FlashAttention-4: Algorithm and Kernel Pipelining Co-Design for Asymmetric Hardware Scaling

Attention, as a core layer of the ubiquitous Transformer architecture, is the bottleneck for large language models and long-context applications. While FlashAttention-3 optimized attention for Hopper GPUs through asynchronous execution and warp specialization, it primarily targets the H100 architecture. The AI industry has rapidly transitioned to deploying Blackwell-based systems such as the B200 and GB200, which exhibit fundamentally different performance characteristics due to asymmetric hardware scaling: tensor core throughput doubles while other functional units (shared memory bandwidth, exponential units) scale more slowly or remain unchanged. We develop several techniques to address these shifting bottlenecks on Blackwell GPUs: (1) redesigned pipelines that exploit fully asynchronous MMA operations and larger tile sizes, (2) software-emulated exponential and conditional softmax rescaling that reduces non-matmul operations, and (3) leveraging tensor memory and the 2-CTA MMA mode to reduce shared memory traffic and atomic adds in the backward pass. We demonstrate that our method, FlashAttention-4, achieves up to 1.3$\times$ speedup over cuDNN 9.13 and 2.7$\times$ over Triton on B200 GPUs with BF16, reaching up to 1613 TFLOPs/s (71% utilization). Beyond algorithmic innovations, we implement FlashAttention-4 entirely in CuTe-DSL embedded in Python, achieving 20-30$\times$ faster compile times compared to traditional C++ template-based approaches while maintaining full expressivity.

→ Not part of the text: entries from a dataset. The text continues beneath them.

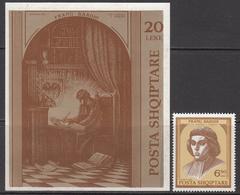 1992 Albania Albanie Frang Bardhi Literature Complete Set Of 1 + Souvenir Sheet MNH - Albanië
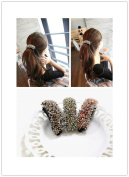 SONGQEE(TM) Fashion Elegant Crystal Rhinestone Banana Hair Clip Horsetail BuckleTuck Comb Hair Band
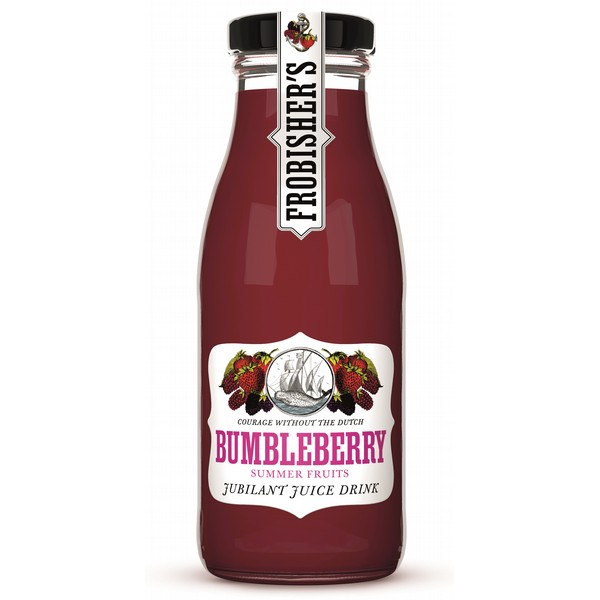 Frobisher's Bumbleberry NFC Juice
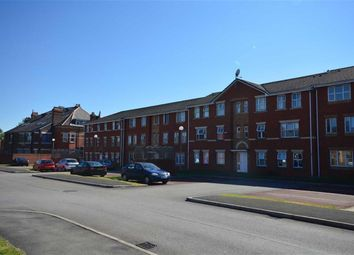 Thumbnail 2 bed flat to rent in 16 Bankfield Street, Blackley, Manchester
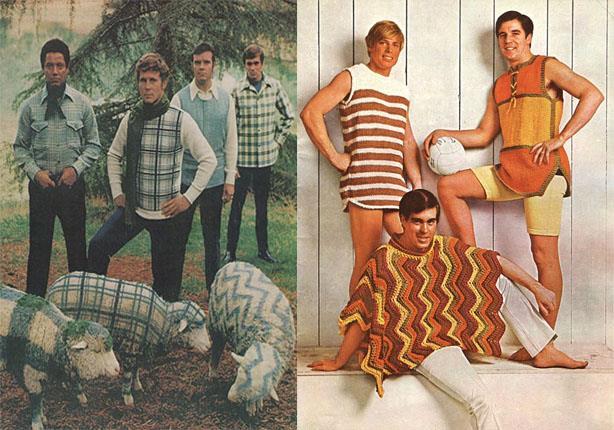لماذا اختفت موضة الرجال في السبعينات إلى الأبد؟.. هذه الصور تجيب!
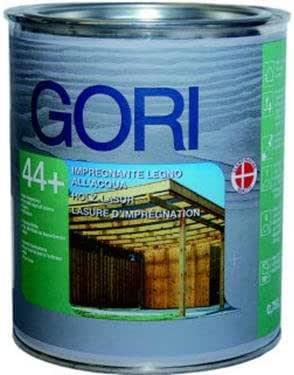 Gori impregnante de acabado para madera exterior a base de agua, 44+: Amazon.es: Bricolaje y herramientas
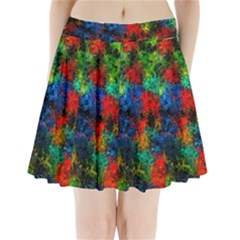 Squiggly Abstract A Pleated Mini Skirt
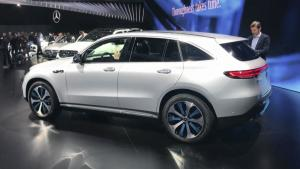2020款奔驰GLE正式全球首发亮相巴黎车展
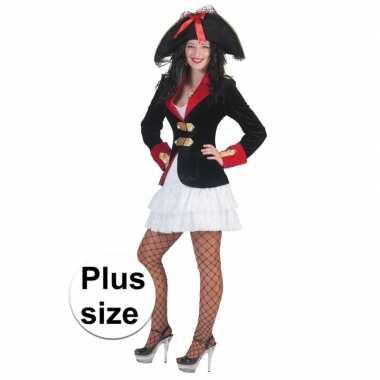 Carnavalskleding grote maat piraten jurkje colbert dames arnhem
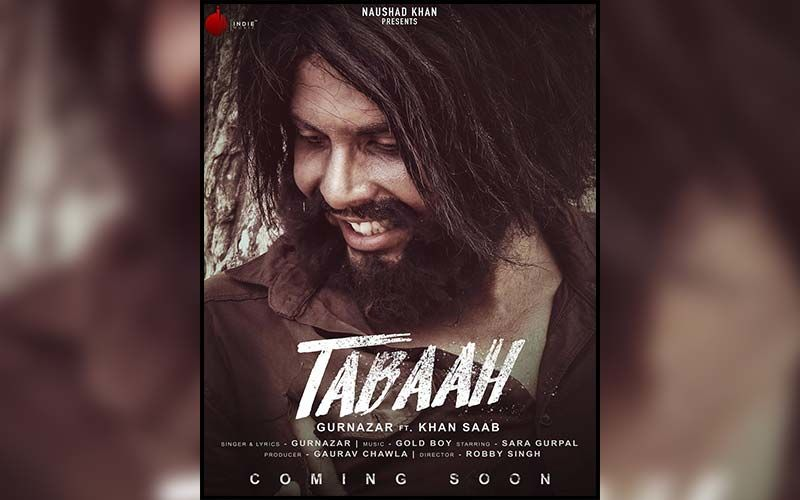 Singer Gurnazar Chattha's Next Song Tabaah Releasing On July 30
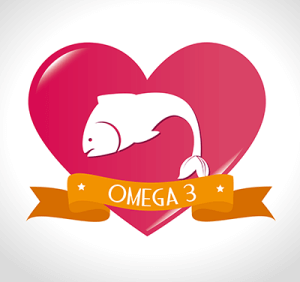 Omega 3 Fish Oil | EPA supplement | DHA supplement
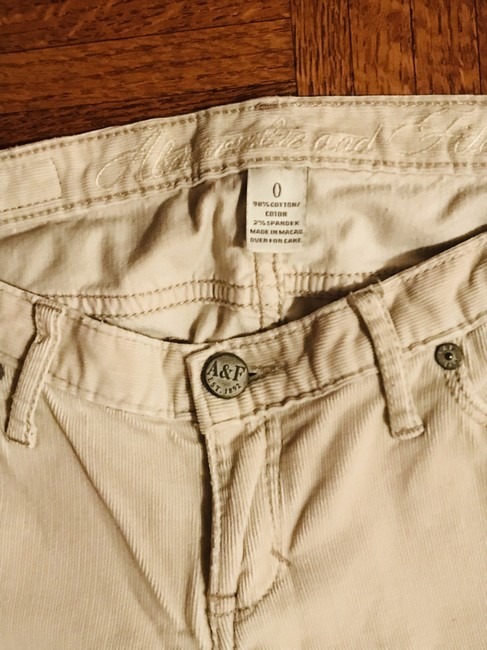 Abercrombie & Fitch Straight Pants Beige Image 2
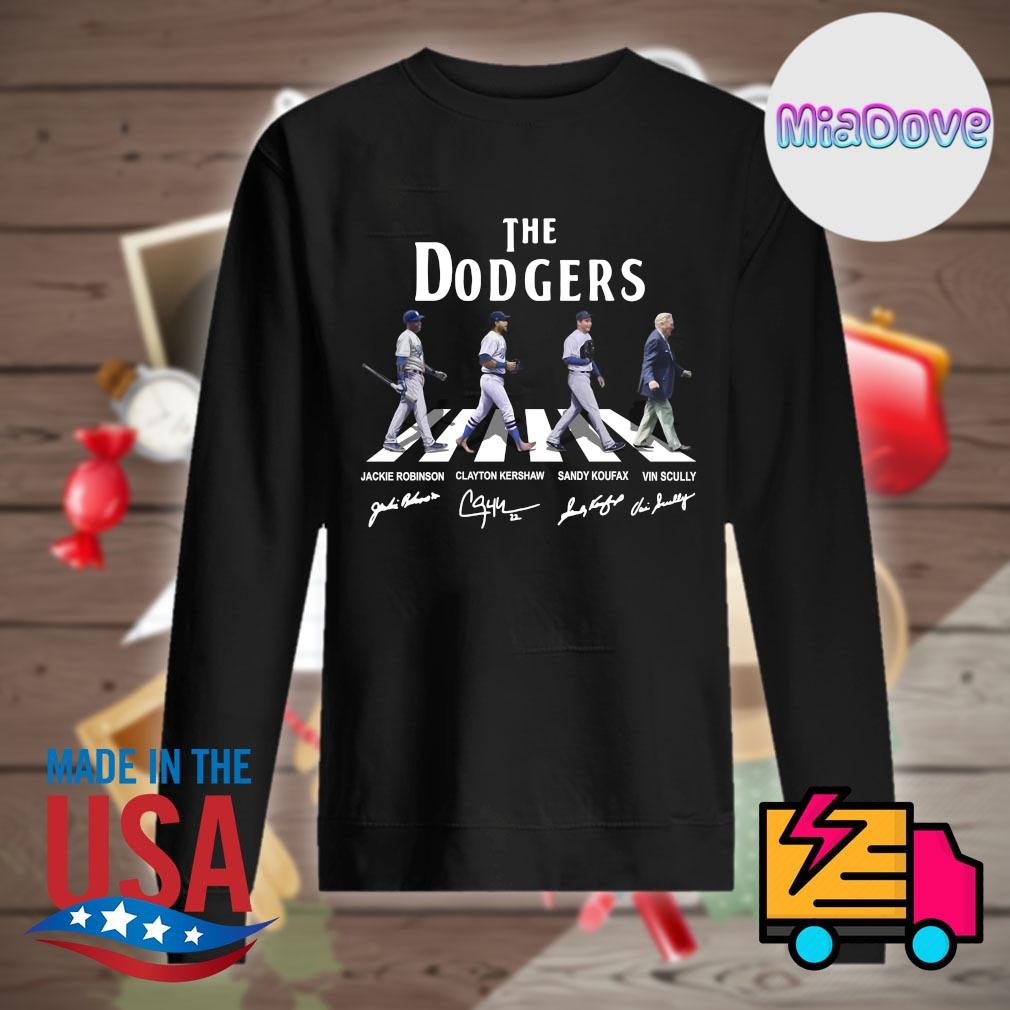 The Dodgers Abbey Road signatures s Sweater
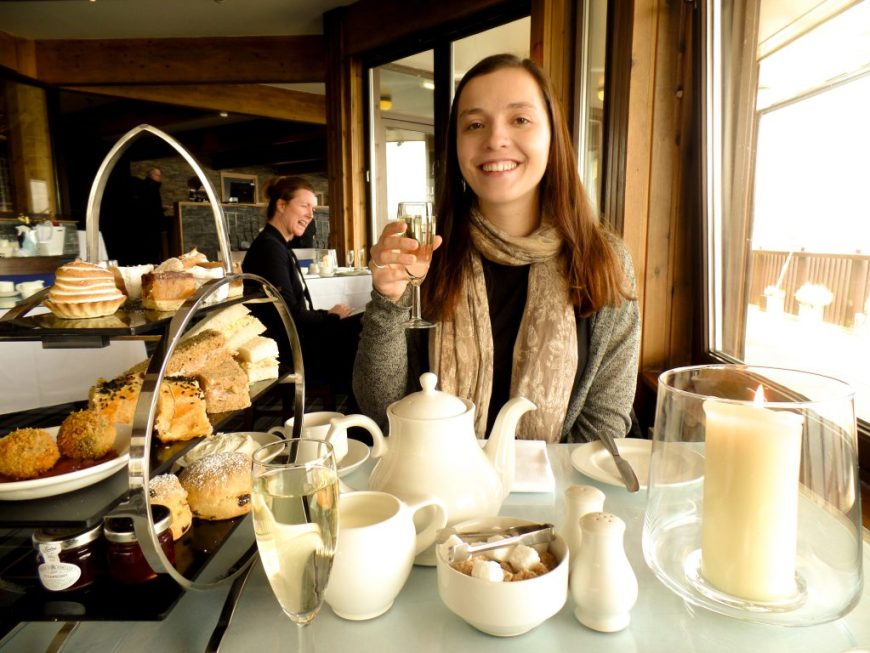 Ultimate Afternoon Tea: Loch Lomond, Scotland
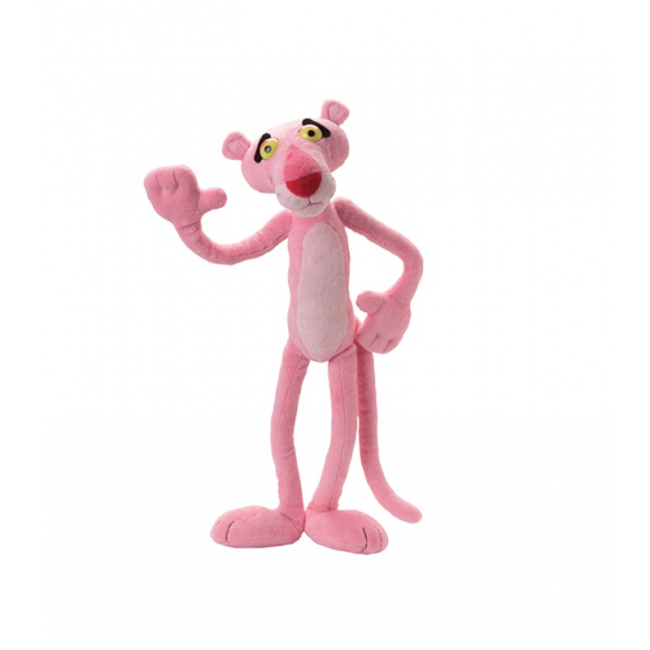 Knuffeldier Pink Panther 47 cm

翻译：注意力机制作为普遍存在的Transformer架构的核心层，是大型语言模型和长上下文应用的性能瓶颈。尽管FlashAttention-3通过异步执行和线程束（warp）专用化针对Hopper GPU优化了注意力计算，但它主要面向H100架构。AI行业已迅速转向部署基于Blackwell架构的系统（如B200和GB200），这些系统由于非对称硬件扩展而展现出根本不同的性能特征：张量核心吞吐量翻倍，而其他功能单元（共享内存带宽、指数运算单元）扩展较慢或保持不变。我们开发了多种技术以应对Blackwell GPU上这些不断变化的瓶颈：（1）利用完全异步的MMA（矩阵乘累加）操作和更大分块尺寸的重新设计流水线；（2）通过软件模拟的指数运算和条件性softmax重缩放，以减少非矩阵乘法运算；（3）利用张量内存和2-CTA MMA模式，以减少反向传播过程中的共享内存流量和原子加法操作。我们证明，在B200 GPU上使用BF16精度时，我们的方法FlashAttention-4相比cuDNN 9.13实现了最高1.3倍的加速，相比Triton实现了最高2.7倍的加速，算力峰值达到1613 TFLOPs/s（利用率为71%）。除了算法创新，我们完全使用嵌入在Python中的CuTe-DSL实现了FlashAttention-4，相比传统的基于C++模板的方法，编译时间加快了20-30倍，同时保持了完整的表达能力。